World Cup Ramblings #5

Credit:

As the group stage morphs from phase two into phase three I can’t decide whether things are speeding up or slowing down. On the one hand we’ve lost the morning shift and for the coming week only the afternoons and evenings will be filling our screens with World Cup carry on. On the other hand overall output will increase from three games a day to four.

Four games every day! Our glass is most definitely full and the only question hanging over us is to decide exactly how full it is. Personally, I lean towards it being ‘glutinously’ full. I feel like Augustus Gloop surveying the chocolate lake. To hell with those Oompah Loompahs, I’m going in!
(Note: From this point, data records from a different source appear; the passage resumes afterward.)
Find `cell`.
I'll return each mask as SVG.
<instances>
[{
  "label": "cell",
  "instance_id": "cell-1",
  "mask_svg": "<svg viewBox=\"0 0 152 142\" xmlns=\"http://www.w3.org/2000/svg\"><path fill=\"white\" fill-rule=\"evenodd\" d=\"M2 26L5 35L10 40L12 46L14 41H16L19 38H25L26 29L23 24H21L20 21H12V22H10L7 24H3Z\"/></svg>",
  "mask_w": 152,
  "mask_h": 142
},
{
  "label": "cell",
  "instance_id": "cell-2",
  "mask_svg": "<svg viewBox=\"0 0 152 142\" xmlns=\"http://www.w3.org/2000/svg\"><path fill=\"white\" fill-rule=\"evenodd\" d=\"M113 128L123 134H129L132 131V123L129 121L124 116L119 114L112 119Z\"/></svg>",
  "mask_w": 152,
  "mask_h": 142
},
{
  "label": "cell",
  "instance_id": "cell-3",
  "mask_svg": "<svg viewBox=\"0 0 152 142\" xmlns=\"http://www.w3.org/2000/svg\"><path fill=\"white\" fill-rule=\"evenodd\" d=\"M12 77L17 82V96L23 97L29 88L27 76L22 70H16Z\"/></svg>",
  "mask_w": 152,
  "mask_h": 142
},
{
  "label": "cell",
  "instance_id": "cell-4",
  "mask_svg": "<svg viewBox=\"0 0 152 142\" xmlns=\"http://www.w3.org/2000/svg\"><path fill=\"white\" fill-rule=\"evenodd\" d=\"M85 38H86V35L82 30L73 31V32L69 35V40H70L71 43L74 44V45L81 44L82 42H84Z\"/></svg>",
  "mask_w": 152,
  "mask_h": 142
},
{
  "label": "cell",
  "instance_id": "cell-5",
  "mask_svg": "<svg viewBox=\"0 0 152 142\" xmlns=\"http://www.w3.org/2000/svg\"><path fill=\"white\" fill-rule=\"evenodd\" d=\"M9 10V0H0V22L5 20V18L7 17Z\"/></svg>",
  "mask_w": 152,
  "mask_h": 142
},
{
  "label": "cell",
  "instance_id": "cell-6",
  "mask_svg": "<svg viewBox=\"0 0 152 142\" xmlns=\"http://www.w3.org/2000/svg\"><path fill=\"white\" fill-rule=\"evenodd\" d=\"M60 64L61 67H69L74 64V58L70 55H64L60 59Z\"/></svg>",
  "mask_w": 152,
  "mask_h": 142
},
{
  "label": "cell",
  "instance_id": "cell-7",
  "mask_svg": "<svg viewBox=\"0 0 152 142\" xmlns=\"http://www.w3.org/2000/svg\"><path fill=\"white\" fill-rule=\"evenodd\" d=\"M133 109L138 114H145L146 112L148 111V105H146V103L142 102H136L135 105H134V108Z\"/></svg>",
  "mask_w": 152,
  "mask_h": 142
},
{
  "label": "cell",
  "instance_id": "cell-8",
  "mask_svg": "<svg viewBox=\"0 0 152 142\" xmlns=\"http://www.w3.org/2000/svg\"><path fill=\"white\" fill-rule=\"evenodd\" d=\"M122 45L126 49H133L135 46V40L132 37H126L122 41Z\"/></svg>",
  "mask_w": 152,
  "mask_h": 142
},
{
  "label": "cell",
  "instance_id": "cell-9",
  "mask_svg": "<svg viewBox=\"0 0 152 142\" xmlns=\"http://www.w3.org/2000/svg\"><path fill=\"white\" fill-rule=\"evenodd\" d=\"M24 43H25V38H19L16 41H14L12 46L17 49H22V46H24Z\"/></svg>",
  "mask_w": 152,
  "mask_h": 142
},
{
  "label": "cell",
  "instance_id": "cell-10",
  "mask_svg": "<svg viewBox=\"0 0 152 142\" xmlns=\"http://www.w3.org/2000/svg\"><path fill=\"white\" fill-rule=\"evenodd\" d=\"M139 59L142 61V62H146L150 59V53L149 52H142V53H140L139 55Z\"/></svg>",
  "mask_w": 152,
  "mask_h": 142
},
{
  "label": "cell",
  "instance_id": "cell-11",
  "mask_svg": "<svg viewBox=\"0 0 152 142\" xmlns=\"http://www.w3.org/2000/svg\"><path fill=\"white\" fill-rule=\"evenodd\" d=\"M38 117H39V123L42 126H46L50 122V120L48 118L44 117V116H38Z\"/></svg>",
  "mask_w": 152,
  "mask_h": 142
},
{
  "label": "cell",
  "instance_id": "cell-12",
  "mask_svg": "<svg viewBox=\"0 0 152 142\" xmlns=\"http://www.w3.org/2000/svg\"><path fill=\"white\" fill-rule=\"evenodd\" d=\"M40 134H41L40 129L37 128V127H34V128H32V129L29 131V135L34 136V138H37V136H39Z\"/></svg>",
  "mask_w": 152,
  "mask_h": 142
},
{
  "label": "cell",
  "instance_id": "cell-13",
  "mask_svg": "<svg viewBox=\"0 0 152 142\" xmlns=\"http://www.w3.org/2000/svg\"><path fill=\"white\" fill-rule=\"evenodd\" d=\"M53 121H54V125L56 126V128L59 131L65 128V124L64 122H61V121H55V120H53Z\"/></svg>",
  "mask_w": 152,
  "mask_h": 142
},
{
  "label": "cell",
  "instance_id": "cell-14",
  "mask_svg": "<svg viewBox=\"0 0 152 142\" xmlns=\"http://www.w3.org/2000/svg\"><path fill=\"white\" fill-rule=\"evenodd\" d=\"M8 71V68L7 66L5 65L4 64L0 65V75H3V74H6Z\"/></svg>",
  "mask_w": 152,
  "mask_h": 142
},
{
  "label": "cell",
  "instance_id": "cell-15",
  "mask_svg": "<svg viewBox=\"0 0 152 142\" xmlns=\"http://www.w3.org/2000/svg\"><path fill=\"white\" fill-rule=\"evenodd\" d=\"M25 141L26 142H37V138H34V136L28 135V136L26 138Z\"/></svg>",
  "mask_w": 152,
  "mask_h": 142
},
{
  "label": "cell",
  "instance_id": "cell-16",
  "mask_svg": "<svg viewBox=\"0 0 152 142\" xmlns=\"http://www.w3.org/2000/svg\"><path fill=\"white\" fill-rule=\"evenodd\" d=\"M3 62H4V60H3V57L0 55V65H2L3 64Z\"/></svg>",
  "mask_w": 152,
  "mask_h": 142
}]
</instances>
My only reservation is that the new regime allows the real world a small window in which to reassert itself. I now have until two thirty in the afternoon to do those things that have, for the past eleven days, been blissfully impossible. “Mow the lawn? Are you mad? Holland are playing South Korea, it’s simply not a runner”.

Today, for instance, I rang a man about my blocked drain. It provided a glimpse of what lies ahead when the circus finally ends and a reminder that life isn’t always a bed of high definition, slow motion poses.

But for now we get to experience the simultaneous kick-offs which accompany the final group games. While watching one game we will have the opportunity to see it’s context being vitally interfered with by events elsewhere. It’s split-screen heaven and brings with it the giddying experience of us, the viewer, having more information than the players on the field. I suppose, when it comes down to it, it’s a power thing.

The coming four days will offer us our first real dose of the World Cup’s brutality. Sixteen teams will look up from the dust, panting with fatigue as, high up in the stands, the emperor twists his thumb downwards. Their last cogent memory will be the merciless howl of the crowd as their opponent delivers the final death blow. No more chances, you lose, go home. You could call it the Anne Robinson round.

First up for the chop are France and while I take a moment at the breakfast table to thank God for Thierry Henry (watching Les Bleus implode has been almost as much fun as if we’d been there ourselves) it strikes me that, as only the poets seem to have realised, death can sometimes be beautiful.